Happy it helped.

I should mention that I used Meikel's docs as a guide, but my code
don't actually push or pop all the thread bindings every time I return
a lazy seq or a fn.

It felt a little ugly to me to bind *all* the dynamic vars in the
namespace when I knew there were only two I needed to care about. So,
in the locations where I build lazy seqs or fns to return to the user,
I "manually" close over and bind *options* and *kernel*.

I'd be really interested in hearing others' views on the propriety of
binding all the dynamic vars every time using bound-fn or equivalent.

On 11/24/09, Mark Engelberg <mark.engelb...@gmail.com> wrote:
> On Mon, Nov 23, 2009 at 11:39 PM, Garth Sheldon-Coulson <g...@mit.edu>
> wrote:
>> Hi Mark,
>>
>> In Clojuratica I make what I think is "good, clean, compelling use" of
>> dynamic vars.

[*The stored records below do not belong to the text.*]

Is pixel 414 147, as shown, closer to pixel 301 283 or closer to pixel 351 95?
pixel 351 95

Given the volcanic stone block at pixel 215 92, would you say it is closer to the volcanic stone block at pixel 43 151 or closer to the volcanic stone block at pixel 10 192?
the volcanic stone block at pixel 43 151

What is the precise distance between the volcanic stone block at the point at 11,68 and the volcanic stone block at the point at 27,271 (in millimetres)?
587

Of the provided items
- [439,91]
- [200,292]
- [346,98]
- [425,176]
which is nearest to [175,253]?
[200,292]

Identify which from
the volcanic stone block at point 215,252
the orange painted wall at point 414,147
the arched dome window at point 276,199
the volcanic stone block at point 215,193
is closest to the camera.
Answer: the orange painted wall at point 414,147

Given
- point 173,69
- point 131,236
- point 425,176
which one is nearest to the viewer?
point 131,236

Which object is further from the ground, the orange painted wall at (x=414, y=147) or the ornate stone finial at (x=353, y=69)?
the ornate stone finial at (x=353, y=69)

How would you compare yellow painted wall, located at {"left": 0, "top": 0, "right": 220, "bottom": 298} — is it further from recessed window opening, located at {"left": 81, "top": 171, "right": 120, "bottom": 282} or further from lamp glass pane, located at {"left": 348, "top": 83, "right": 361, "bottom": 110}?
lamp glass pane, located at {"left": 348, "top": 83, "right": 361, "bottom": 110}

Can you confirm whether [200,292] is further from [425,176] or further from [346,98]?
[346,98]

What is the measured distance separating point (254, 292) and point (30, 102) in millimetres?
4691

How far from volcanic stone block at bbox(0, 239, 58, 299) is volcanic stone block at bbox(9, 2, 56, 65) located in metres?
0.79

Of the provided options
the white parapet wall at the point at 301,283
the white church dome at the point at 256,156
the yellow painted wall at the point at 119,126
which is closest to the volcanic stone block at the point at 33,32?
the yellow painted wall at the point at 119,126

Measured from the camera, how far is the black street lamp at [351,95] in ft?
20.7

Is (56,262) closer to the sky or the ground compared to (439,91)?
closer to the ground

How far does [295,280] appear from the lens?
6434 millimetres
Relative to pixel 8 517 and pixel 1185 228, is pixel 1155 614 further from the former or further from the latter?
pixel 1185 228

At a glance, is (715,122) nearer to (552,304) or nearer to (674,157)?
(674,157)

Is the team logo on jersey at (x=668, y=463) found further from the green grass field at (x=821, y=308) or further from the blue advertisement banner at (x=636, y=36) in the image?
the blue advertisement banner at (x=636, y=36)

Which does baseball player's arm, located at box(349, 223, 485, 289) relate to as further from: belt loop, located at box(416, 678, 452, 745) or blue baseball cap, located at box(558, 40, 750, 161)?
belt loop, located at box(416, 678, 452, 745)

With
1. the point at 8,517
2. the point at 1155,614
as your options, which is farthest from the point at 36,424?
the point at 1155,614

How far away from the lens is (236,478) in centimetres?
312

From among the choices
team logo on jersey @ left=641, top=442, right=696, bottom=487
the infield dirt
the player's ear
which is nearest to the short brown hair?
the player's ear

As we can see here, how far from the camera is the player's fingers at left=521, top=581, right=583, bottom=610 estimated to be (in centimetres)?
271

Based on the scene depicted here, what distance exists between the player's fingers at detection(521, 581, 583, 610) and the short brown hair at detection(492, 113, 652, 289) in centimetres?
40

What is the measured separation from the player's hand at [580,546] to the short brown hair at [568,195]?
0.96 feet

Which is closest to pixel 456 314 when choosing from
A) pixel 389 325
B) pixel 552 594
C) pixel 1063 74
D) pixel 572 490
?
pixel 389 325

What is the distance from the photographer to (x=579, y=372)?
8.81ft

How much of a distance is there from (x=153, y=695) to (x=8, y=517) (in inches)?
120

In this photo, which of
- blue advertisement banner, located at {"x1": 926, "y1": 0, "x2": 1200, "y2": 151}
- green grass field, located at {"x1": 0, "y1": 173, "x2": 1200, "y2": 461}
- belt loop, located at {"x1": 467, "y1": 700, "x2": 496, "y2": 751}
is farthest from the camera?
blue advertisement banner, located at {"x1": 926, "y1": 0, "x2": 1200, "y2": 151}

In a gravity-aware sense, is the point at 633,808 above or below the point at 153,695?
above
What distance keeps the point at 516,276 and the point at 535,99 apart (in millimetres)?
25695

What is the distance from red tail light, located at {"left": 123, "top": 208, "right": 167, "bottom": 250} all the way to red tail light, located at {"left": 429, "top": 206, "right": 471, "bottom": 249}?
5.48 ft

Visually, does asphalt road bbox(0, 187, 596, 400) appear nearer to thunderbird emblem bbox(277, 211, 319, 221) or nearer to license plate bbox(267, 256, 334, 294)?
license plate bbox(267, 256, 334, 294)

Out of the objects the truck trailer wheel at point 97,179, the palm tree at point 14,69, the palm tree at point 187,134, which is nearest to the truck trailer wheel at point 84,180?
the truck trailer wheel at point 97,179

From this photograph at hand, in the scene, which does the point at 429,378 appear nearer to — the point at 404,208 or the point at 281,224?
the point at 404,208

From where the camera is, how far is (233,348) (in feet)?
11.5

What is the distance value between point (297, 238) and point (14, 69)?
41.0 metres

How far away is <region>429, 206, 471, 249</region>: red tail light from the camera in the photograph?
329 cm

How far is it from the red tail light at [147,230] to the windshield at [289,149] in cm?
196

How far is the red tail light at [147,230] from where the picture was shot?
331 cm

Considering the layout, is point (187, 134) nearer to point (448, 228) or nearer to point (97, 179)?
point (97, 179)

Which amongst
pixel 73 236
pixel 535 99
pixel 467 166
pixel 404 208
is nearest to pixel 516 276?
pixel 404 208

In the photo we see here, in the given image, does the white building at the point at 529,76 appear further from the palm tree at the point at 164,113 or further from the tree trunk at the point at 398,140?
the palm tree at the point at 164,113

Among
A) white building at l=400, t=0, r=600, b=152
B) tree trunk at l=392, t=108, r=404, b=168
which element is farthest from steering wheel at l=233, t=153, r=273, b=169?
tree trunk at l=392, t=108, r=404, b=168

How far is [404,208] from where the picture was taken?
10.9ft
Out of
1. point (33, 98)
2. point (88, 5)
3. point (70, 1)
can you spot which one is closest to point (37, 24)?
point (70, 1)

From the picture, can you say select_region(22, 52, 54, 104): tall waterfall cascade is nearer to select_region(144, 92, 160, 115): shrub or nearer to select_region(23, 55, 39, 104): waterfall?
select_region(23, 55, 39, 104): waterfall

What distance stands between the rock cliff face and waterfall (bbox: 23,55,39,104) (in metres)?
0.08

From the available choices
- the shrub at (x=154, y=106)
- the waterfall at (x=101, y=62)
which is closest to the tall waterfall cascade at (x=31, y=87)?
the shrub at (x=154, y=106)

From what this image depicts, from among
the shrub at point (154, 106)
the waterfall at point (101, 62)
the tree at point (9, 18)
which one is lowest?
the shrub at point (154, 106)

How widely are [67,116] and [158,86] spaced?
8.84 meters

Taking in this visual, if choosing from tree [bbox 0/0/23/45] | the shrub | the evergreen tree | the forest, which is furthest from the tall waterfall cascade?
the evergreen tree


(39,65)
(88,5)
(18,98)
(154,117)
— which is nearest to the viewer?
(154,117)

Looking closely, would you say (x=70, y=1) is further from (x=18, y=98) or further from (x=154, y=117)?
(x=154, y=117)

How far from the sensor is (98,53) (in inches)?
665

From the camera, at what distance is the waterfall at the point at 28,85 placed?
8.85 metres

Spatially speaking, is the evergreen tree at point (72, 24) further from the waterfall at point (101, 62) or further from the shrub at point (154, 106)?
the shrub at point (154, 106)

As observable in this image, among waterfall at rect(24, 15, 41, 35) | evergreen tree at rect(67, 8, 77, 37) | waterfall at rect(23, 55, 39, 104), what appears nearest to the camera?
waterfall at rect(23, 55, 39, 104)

I rewrote the code to use dynamic vars after I found that
>> doing it the other way became unwieldy and inelegant.
>
> OK this makes sense to me.
>
> Your use case is actually very similar to mine (lots of interrelated
> functions where it would be cleaner to have them refer to some sort of
> global variable that is set prior to execution).  But I got tripped up
> because:
> 1.  I think I had more use of laziness in my code than how you describe
> yours.
> 2.  I didn't know the push-thread-bindings/pop-thread-bindings trick
> to fix the spots with laziness (I tried just forcing the lazy
> sequences which killed my performance -- I really needed laziness).
> 3.  Even if I had known the trick, I may have had difficulty
> identifying all the spots where laziness was an issue since I was
> returning a complex lazy tree structure.  (I probably would have
> tried, though.)
>
> So now that you've explained your use of dynamic bindings, I can
> totally imagine scenarios where it is easier to "tame the laziness"
> than go back to passing all the "globals" around, especially with the
> convenient bound-seq macro that Meikel posted.
>
> This brings up another question in my mind.  What kind of impact would
> it have on people's code if *all* calls to lazy-seq operated the way
> that bound-seq does?  Would this make things more intuitive or less
> intuitive?  Would this radically reduce performance?